Wśród osób, które postanowiły skorzystać z oferty, jest Alina Stępczyńska. Mówi, że o takiej partii nie słyszała i trochę się boi, że nie zbierze 24 podpisów. A tyle ma dostarczyć. Jak najszybciej.

- Powiedzieli mi, że liczba ofert jest ograniczona i kto pierwszy, ten lepszy - opowiada. - Poproszę sąsiadów, może podpiszą się koleżanki z pracy.
Adam Szafrański, który zrezygnował, gdy tylko zobaczył, o co chodzi, był świadkiem, jak młoda kobieta podpisała się za sześciu członków rodziny.

- Na oczach pana, który oferował to zajęcie - opowiada. - Nie zareagował.
Rafał Tkacz, dyrektor opolskiej delegatury Krajowego Biura Wyborczego, mówi, że podpisywanie się za kogoś to przestępstwo, A ordynacja do Parlamentu Europejskiego zakazuje płacenia za zbieranie podpisów i przewiduje za to grzywnę od 10.000 do 50.000 zł.

- Tu najwyraźniej mamy do czynienia z próbą obejścia tego przepisu - ocenia Tkacz. - Nie płaci się za zbieranie podpisów, ale obiecuje oddelegowanie do komisji wyborczej, czyli dietę.

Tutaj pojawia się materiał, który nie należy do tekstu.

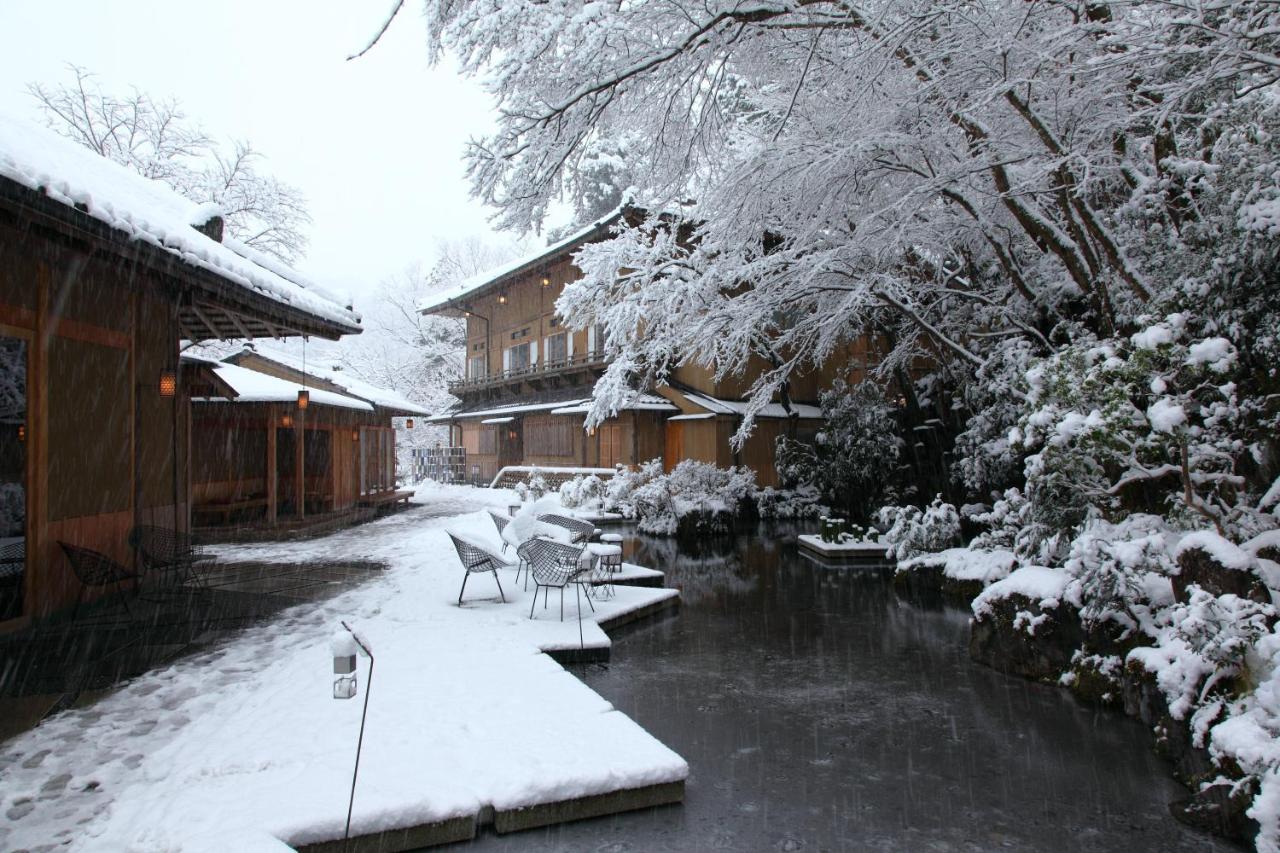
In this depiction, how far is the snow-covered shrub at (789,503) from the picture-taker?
1883 cm

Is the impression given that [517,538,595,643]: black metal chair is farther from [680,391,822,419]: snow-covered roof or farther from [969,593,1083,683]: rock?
[680,391,822,419]: snow-covered roof

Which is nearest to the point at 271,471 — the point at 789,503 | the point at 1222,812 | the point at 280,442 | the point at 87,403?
the point at 280,442

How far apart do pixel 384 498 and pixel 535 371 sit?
25.0 ft

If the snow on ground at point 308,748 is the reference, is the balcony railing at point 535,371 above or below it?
above

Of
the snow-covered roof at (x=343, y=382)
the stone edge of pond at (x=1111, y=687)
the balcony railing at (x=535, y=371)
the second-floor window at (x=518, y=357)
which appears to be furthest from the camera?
the second-floor window at (x=518, y=357)

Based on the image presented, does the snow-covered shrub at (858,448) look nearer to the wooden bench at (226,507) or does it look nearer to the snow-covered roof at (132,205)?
the snow-covered roof at (132,205)

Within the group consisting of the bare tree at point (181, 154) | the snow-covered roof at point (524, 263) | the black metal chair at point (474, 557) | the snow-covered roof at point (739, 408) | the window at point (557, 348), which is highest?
the bare tree at point (181, 154)

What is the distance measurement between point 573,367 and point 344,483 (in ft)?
28.0

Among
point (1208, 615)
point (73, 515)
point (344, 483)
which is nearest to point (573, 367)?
point (344, 483)

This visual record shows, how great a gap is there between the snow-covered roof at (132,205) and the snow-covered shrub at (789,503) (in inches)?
504

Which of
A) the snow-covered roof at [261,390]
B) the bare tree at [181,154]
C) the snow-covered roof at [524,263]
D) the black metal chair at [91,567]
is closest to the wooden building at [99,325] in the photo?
the black metal chair at [91,567]

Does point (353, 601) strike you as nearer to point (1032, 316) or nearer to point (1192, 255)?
point (1192, 255)

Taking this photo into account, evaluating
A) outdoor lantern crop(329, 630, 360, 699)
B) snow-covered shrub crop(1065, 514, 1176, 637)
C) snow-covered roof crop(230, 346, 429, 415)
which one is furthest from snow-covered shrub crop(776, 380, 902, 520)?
outdoor lantern crop(329, 630, 360, 699)

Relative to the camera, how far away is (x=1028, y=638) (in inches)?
246
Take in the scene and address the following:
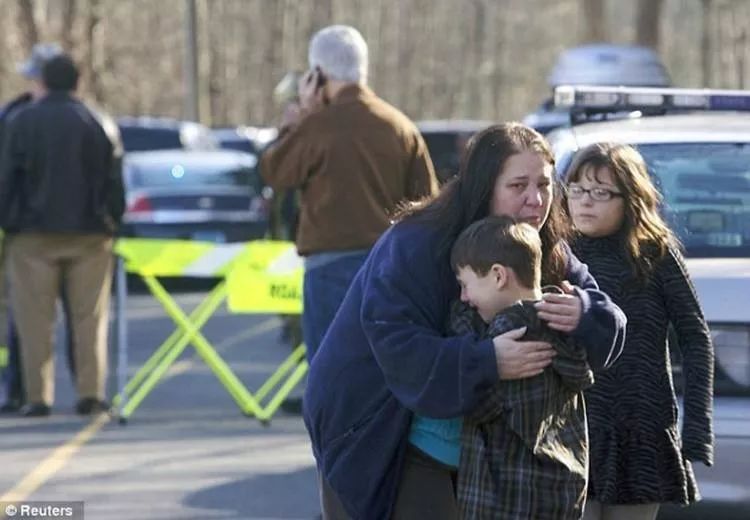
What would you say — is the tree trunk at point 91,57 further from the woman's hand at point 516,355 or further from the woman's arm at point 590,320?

Tkacz dodaje też, że oferta jest myląca. Po pierwsze: zwykły członek komisji dostaje tylko 135 zł. Po drugie: nie pracuje 6 godzin, bo musi wziąć udział w spotkaniach przed wyborami, a w dniu wyborów, nawet jeśli dyżuruje tylko pół dnia, to i tak musi się stawić o 22.00 na liczenie głosów. Po trzecie wreszcie: nawet oddelegowanie przez partię nie daje gwarancji, że się do komisji załapie. Taka komisja liczy sobie od 6 do 10 członków i jeśli komitetów wyborczych jest więcej niż 10, to robi się losowanie. I partii może przypaść mniej mężów zaufania niż by chciała.
Chętni zgłaszają się do siedziby Opolskiego Stowarzyszenia Pamięci Narodowej. Jego wiceprezes Wiesław Ukleja mówi, że OSPN udzieliło gościny zaprzyjaźnionej partii. KPN jest jednym z 36 członków Porozumienia Organizacji Niepodległościowych powołanego rok temu w Wiśle z odziałem OSPN.

- KPN tworzy sieć pełnomocników wyborczych - mówi Ukleja. - Nic mi nie wiadomo, by wiązało się to z koniecznością zbierania podpisów. Ale nawet jeśli, to nie widzę w tym nic złego. Wszystkie ugrupowania polityczne tak robią.

Tego samego argumentu używa Adam Słomka, który twierdzi, że stosuje taką metodę zbierania podpisów już od 15 lat i wszystko jest w najlepszym porządku.

- To inne partie płacą po kilka złotych za podpis, tyle że pod stołem - ironizuje. - Wcale się jednak nie zdziwię, jak naszą akcją zajmie się policja. Bo czepiają się nas przy każdej okazji.

Tak rzeczywiście się stanie. Rzecznik KWP w Opolu nadkom. Maciej Milewski zapowiada wszczęcie postępowania sprawdzającego.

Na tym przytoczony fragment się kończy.